Inflation, Monetary Supply and Recession Explained

The Federal Reserve has been worried about inflation for the last 2 years. What is different now and how did we get here?

Root Cause Number 1 

The Pandemic Shutdowns interrupted the Supply Chain (Root Cause was Transitory).

Root Cause Number 2

Governments around the world gave direct stimulus to people in need of assistance to deal with the Pandemic. This is called Fiscal Stimulus, which is the printing of money in the form of  stimulus checks. This flood of money is now gone. But the effect this money had on the economy was an increase in demand, just as there was a decrease in supply due to Root Cause Number 1: Supply Chain interruptions.

Root Cause Number 3   

Maintaining low interest rates, even while the economy was running hot due to fiscal stimulus to help with the pandemic is Root Cause Number 3. Interest rates are Monetary Policy, meaning they deal with the overall supply of money in the system. Money Supply has been loose for 13 years now, since the last financial crisis took place in 2008/2009. This has kept us from having a recession for a prolonged period of time. This problem is not transitory, and will take a long period of increasing interest rates to get money supply reduced.

Root Cause Number 4

The Russian invasion of the Ukraine, further increased supply chain problems and more importantly, impacted food and energy supply. This problem continues into its second year and further complicates the other three root causes.

#### EXERCISES TO COMPLETE
A. In the explanation of inflation, how long has the money supply been loose?
B. Extend the explanation of inflation, monetary supply and recession from the point where it stops.

#### DATASET EXTRACT
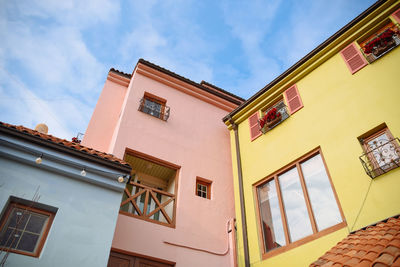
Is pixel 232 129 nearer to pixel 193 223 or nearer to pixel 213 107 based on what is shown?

#### YOUR WRITTEN ANSWERS
A. For 13 years, since the financial crisis of 2008/2009.

B.
Now that we reviewed the Root Causes of the reoccurring rise of inflation, we will explain the current recession and how some portions of the population are already in a recession, while others are just starting to experience the pinch of inflation.

Recession starts from the bottom of the socio-economic pyramid and moves its way up. The poor have been in a recession for 9 months as inflation hits the poor the hardest. This is most evident in the increase in homelessness in major cities in the US. Most notably in Los Angeles, Chicago and New York. The lower middle class has also been feeling the recession for the last 6 months, but have depleted their savings and are using their credit cards to offset inflation. And the middle class has now been doing the same since the holiday season. The middle class has up until now not been affected, the upper middle class also has not been affected as the job market is tight and these socio-economic groups are highly paid professionals and independent contractors. However, up until now, the top three socio-economic classes have kept the economy going.  But, as these top socio-economic classes start to deplete their savings and assets, they too will start to run up their credit card debt.  If joblessness starts to increase then people will really start to feel the inflation and then all but the rich and super rich will be in recession. Their spending, meaning the rich and super rich can not carry the economy alone.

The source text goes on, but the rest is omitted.